For many years the word "negro" has described a poor - and usually impoverished - dark skinned people without the means to compete in the world. Many years later most American negroes had roots in Africa. The negro majority stayed in Africa. Only a relative few came to America, and most of them were forced to come here to be sold into slavery. Since then, the mid-1800's, the level of abuse and  discrimination in America has lessened. There have actually been great strides forward for negroes and most other ethnic minorities. Sadly though, the effort to reach 'equality for all' has been slowed by the resisting attitudes of progress has been slow. Many angry and defiant individuals demand faster acceptance. 


The Civil War resulted in a giant step forward. Then progress slowed until World War II. After that war negroes surged ahead in society and began referring to themselves as "Black-Americans".  It was sometime later, perhaps after the Korean conflict, that the title was changed to "African-Americans". The intent was to signify their progress toward equality.
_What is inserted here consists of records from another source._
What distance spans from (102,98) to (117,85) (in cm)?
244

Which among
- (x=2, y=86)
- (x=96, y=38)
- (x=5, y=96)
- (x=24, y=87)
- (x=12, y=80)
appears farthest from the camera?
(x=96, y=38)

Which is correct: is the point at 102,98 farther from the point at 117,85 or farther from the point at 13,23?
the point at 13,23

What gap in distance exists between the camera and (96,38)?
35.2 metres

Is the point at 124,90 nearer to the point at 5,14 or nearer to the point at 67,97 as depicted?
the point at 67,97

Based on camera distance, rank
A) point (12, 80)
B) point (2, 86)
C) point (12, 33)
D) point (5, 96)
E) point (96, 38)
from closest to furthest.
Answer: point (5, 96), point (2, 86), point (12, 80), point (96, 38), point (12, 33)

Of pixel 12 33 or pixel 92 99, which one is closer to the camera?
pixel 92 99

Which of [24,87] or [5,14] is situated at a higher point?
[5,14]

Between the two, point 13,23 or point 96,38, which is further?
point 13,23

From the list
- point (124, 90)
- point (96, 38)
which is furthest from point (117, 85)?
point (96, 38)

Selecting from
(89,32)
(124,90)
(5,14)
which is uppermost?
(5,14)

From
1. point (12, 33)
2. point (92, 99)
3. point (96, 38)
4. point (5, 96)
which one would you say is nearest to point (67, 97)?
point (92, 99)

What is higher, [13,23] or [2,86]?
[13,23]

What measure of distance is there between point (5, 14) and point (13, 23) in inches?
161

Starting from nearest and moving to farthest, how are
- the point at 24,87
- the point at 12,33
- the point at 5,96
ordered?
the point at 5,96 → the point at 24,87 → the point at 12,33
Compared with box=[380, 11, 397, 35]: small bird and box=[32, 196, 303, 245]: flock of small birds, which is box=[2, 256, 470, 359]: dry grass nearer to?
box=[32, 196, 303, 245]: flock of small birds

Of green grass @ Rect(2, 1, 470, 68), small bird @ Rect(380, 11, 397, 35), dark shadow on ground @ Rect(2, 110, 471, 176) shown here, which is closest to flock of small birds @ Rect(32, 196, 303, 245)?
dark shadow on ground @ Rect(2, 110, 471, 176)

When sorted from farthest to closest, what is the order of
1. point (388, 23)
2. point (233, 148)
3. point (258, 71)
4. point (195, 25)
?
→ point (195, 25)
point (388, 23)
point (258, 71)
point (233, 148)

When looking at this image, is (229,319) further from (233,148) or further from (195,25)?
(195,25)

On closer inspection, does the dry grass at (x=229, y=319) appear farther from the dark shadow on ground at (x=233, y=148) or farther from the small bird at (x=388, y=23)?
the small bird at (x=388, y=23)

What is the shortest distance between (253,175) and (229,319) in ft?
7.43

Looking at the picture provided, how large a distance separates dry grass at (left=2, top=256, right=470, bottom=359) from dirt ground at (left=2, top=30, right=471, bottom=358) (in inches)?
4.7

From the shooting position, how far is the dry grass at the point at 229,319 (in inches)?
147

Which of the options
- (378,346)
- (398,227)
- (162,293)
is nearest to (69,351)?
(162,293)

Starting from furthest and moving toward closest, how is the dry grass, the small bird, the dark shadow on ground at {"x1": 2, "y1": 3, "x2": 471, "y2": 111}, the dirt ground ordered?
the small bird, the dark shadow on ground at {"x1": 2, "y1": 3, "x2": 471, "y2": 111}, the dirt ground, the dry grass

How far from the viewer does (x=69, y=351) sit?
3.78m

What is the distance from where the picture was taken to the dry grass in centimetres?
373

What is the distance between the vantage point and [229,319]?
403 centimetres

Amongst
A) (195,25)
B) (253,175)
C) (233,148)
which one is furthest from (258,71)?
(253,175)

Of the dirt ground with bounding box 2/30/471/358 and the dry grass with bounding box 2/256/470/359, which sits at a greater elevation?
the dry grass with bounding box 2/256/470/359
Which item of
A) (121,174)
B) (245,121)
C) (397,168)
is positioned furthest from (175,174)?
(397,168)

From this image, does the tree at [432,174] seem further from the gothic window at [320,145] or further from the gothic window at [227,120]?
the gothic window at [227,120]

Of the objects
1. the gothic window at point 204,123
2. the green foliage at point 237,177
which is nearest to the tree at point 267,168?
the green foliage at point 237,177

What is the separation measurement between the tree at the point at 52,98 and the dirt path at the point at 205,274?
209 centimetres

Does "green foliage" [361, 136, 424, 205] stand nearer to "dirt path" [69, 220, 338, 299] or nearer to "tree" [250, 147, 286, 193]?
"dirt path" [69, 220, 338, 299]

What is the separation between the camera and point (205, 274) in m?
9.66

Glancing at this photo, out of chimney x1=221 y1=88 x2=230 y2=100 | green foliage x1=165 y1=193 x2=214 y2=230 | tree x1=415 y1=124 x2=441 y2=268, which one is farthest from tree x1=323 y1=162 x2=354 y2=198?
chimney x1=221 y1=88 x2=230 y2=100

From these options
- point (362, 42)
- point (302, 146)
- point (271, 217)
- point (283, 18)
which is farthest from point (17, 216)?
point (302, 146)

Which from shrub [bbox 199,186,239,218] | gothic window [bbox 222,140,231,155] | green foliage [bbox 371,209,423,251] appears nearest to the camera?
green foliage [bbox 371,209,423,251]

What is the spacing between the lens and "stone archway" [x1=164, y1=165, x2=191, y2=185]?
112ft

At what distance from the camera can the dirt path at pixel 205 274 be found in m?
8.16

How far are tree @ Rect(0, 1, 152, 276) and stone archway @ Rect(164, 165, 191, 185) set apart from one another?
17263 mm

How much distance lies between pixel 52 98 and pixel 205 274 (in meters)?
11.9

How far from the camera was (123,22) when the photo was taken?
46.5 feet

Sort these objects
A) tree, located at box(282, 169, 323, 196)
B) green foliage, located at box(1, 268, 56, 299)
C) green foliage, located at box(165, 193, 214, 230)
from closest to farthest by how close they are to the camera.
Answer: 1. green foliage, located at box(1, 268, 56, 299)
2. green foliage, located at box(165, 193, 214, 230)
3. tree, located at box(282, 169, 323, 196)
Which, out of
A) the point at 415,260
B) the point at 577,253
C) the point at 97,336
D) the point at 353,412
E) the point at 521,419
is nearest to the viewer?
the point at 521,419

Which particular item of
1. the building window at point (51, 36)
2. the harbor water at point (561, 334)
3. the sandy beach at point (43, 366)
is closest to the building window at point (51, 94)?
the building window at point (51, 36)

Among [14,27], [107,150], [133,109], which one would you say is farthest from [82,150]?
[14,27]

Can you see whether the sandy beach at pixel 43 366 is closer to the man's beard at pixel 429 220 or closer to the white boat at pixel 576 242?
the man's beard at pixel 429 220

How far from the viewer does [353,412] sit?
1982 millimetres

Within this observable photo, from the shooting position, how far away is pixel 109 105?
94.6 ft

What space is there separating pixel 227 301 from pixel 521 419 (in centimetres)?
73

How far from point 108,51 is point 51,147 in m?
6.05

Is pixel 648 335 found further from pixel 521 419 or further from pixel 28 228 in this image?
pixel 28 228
It appeared to indicate a new and fresh  identity -  but in fact it has caused a wider gap between "whites and blacks". 

The white majority, particularly those who tended toward discrimination,  thought the angry and sometimes militant negroes were rejecting the American culture and trying to develop their own. This idea appears to have been rejected or at least lessened. Today both "whites and blacks"  seem to be re renewing their effort to come together as equals. Success, however, may be a long way off. Why?

There are fewer African-Americans than most other ethnic identities in America.  
  • Why then do African-Americans commit more crimes than all of the other ethnicities combined?     It's a fact.
  • African-Americans consider racial profiling to be illogical and unreasonable discrimination?        Actually, it is neither.
  • Why do African-Americans learn less when attending the same schools as all other ethnicities?       They are just as intelligent but without social and cultural support. 
  • Why are there proportionally more unemployed African-Americans? Because they are not as well educated.
  • Why do African-Americans require more welfare? Because America has fewer jobs for unqualified people, which has made it necessary to move toward becoming a welfare state so to prevent misery and abject poverty, which have all combined to reduce individual ambition and the pride of self reliance.
Certainly discrimination makes it more difficult for African-Americans to move forward, but what will it take to significantly improve their culture?